Immersion dans les paysages intérieurs de l'artiste
La salle Kubo Kutxa accueille une belle rétrospective consacrée au parcours artistique de Soledad Sevilla. Intitulée "Mon propre paysage", l'exposition présente la démarche poétique de cette peintre originaire de Valence, capable de saisir la beauté invisible des choses dans un langage géométrique et sensuel.
Au bord de la plage Zurriola, les émotions de Soledad Sevilla occupent les 1000 mètres carrés de la salle Kubo Kutxa avec subtilité et sans complexe. En présentant son travail à travers quatre sections, l'artiste valencienne fait découvrir plus de 50 ans de créations grâce à différentes approches tendues par une même exigence de l'art et une même vision de la réalité.
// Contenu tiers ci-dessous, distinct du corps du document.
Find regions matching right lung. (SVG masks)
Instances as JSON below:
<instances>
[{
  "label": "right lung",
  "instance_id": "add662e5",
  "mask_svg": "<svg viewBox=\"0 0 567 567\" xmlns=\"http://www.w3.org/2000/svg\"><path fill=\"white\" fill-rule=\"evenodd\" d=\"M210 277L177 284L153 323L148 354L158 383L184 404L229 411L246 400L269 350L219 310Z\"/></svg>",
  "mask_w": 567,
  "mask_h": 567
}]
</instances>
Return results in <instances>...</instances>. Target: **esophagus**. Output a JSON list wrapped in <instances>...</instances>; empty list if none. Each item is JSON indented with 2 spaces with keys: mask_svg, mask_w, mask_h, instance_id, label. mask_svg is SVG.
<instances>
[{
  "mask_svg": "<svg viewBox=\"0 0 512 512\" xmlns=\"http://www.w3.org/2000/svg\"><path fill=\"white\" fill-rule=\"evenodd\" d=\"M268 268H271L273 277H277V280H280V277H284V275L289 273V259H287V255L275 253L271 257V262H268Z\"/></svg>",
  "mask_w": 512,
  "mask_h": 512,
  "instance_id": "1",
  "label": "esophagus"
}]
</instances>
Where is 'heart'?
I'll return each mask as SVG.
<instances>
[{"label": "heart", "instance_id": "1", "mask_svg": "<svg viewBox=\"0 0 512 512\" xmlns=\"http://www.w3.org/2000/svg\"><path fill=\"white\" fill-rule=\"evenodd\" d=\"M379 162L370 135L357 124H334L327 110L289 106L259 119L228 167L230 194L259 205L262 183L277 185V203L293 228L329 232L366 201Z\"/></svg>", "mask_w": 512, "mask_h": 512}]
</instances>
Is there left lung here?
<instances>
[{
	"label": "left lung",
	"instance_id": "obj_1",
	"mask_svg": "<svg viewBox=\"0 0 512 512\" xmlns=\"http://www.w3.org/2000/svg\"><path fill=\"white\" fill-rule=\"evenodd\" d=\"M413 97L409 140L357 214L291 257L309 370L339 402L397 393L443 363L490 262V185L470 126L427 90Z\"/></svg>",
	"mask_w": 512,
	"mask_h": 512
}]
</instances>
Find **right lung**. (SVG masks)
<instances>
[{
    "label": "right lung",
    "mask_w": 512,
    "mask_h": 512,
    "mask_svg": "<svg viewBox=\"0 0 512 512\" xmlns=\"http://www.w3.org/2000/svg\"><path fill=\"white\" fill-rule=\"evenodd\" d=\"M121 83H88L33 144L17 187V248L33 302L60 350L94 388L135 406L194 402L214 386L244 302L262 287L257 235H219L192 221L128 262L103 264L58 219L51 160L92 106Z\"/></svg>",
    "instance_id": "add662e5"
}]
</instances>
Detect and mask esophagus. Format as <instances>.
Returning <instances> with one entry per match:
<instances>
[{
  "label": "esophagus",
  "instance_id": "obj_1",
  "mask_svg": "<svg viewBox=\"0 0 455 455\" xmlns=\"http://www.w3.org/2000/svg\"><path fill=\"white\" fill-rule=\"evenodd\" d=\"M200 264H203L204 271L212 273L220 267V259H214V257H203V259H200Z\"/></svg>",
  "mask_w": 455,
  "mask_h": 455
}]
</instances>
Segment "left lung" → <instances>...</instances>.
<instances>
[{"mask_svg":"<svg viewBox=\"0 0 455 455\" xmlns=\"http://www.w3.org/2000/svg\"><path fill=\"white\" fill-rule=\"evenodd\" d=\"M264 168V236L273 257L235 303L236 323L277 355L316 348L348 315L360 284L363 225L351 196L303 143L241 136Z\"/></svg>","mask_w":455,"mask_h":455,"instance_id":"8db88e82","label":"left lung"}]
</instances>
Cette retrospective à laquelle s'ajoute une installation réalisée pour la salle Kubo donne l'impression d'accéder directement à la vie intérieure de l'artiste. En parcourant l'atmosphère résolument sensible et poétique de l'exposition, les visiteurs semblent évoluer dans une nouvelle dimension où le secret de la matière serait avant tout le produit des émotions de l'artiste. Avec des peintures et des installations proches de l'architecture, Soledad Sevilla désire nous faire éprouver son univers intérieur à travers l'intensité des expériences venues du monde sensible. En quelque sorte, tous les chemins de Soledad Sevilla mènent à la beauté.
En parfait accord avec la commissaire Lola Duran Ucar, Soledad Sevilla ne présente pas son travail dans l'ordre chronologique afin de mettre en lumière ses lignes de force. Ainsi l'installation Nada Temas réalisée pour l'exposition se situe à l'entrée, car elle cristallise les attentes et les postulats esthétiques de l'artiste. Composée d'un socle en bois et de fils de coton, l'installation plongée dans le noir caresse l'immatériel. Les faisceaux de lumières bleus d'azur dressent cette architecture insaisissable et spirituelle qui fait écho directement aux paroles de Sainte-Thérèse d'Avilla : Nada temas / Ne crains rien.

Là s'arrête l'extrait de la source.